Hereinafter, a busbar temperature and fire prevention monitoring function according to a preferred embodiment of the present invention will be described with reference to FIGS. 1 to 8 attached hereto. 1 is a schematic diagram of a switchboard according to a preferred embodiment of the present invention. 2 is a functional block diagram of a monitoring apparatus according to a preferred embodiment of the present invention. FIG. 3 shows a functional block diagram of the PD diagnostic module of FIG. 2. FIG. Fig. 4 shows an installation state diagram of the noise sensor of Fig. 3; 5 is a diagram for explaining a noise removing operation of the noise removing unit of FIG. FIG. 6 is a functional block diagram of the temperature diagnosis module of FIG. 2. FIG. Fig. 7 shows a flowchart showing the diagnostic process of the first diagnosis unit of Fig. 6; Fig. Fig. 8 shows a flowchart showing the diagnostic process of the second diagnosis unit of Fig. 6; Fig. Hereinafter, in order to clarify the gist of the present invention, the description of the conventional matters will be omitted or simplified.

Referring to FIG. 1, the switchboard may include at least one panel 1 and a monitoring device 100 fixed to the outer surface of the panel 1.

The panel (1) is composed of LBS (Extra High Voltage Cable Connection and Disconnection Switch), MOF Panel (Transformer Transformer Panel, Electricity Meter), PT Panel (Instrument Transformer), VCB Panel , A transformer half (installing a transformer), a low pressure half (safely distributing the lowered electricity to each apartment, detecting a short circuit), and a power generation base (generator operation control).

Referring to FIG. 2, the monitoring apparatus 100 may include a PD diagnosis module 110 and a temperature diagnosis module 120.

3, the PD diagnosis module 110 may include a PD signal processing unit 111, a noise signal processing unit 112, a noise removing unit 113, and a PD diagnosis unit 114.

The PD signal processing unit 111 can receive the PD signal from the PD sensor 10 provided inside the panel 1. [ For example, the PD signal may be a UHF band signal generated at the time of partial discharge.
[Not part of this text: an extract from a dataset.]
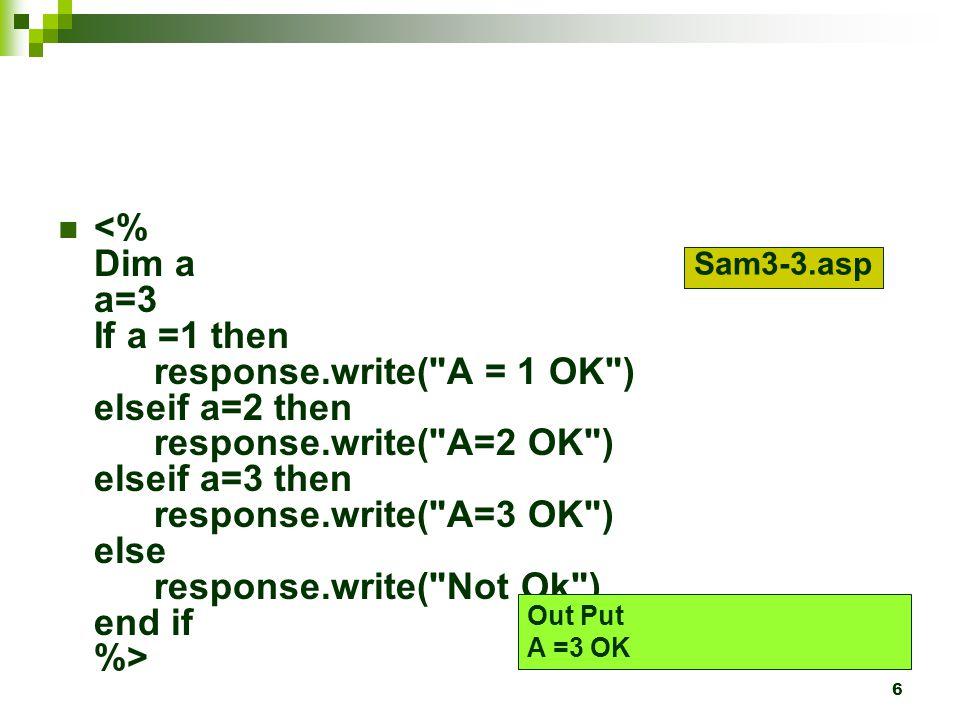 17 แบบฝึกหัด มี array คือ A , B , C , D , E AAAA BBBB CCCC DDDD EEEE ข้อ 3.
The PD signal processing unit 111 may convert the received PD signal to a low frequency reference frequency for signal processing and detect a peak of the converted PD signal at a predetermined time interval using a peak detection circuit. Then, the PD signal processing unit 111 can convert the detected peak signal into a digital signal.
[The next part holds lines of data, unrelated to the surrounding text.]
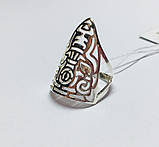 Треугольное серебряное кольцо Сафари, фото 2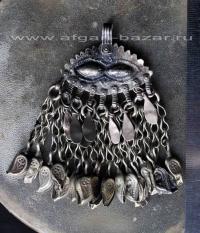 Пуштунская племенная подвеска - амулет, деталь костюма.   Афганистан, 20-й век,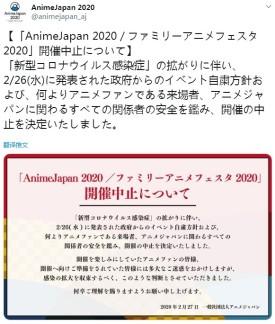 2020年东京国际动漫展中止举办 3月6日开启退票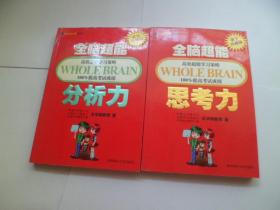 全脑超能学习风暴系列7:全脑超能思考力+全脑超能学习风暴系列2:全脑超能分析力【2册合售】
The noise signal processing unit 112 can receive the noise signal from the noise sensor 20 installed inside the panel 1. [ For example, the noise signal may be a signal in the UHF band that occurs during partial discharge. The noise signal processing unit 112 may convert the received noise signal to a low frequency reference frequency for signal processing and detect a peak of the converted noise signal at a predetermined time interval using a peak detection circuit. Then, the noise signal processing unit 112 can convert the detected peak signal into a digital signal.
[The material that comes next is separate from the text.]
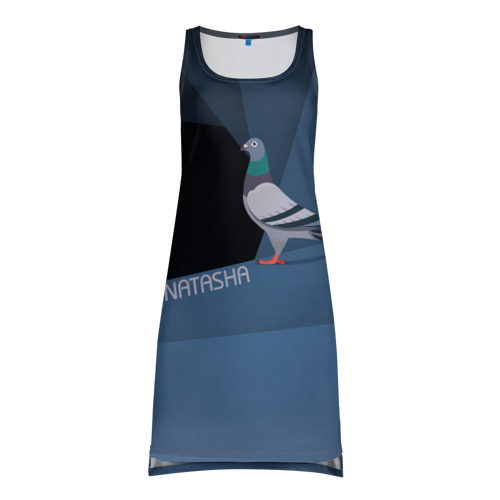 Платье-майка 3D Голубь Наташа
Referring to FIG. 4, the noise sensor 20 may be attached to the inner side surface of the panel 1. At this time, the noise sensor 20 may be shielded by the shielding member 11 at all sides except the surface facing the inner side of the panel. With this structure, the noise sensor 20 can detect the noise detected by the actual PD sensor 10 that reflects the electromagnetic wave transmittance of the panel 1. The shielding member 11 may serve to prevent the PD signal from being detected by the noise sensor 20.

5, (a) shows a PD signal provided by the PD signal processing unit 111 to the noise removing unit 113 (where the PD signal also includes noise), (b) shows a noise signal , and (c) represent pure PD signals from which noises have been removed.

The noise removing unit 113 can detect a pure PD signal from which noise has been removed from the PD signal by subtracting the PD signal from the PD signal and time-synchronized noise signals by time intervals.

The PD diagnosis unit 114 can diagnose the PD by using the pure PD signal generated by the noise remover 113. [ For example, the PD diagnosis unit 114 may diagnose a partial discharge using a selected one of various methods such as PRPD (Phase Resolved Patrial Discharge), PSA (Pulse Sequence Analsys) and CAPD (Chaotic Analysis of Partial Discharge) .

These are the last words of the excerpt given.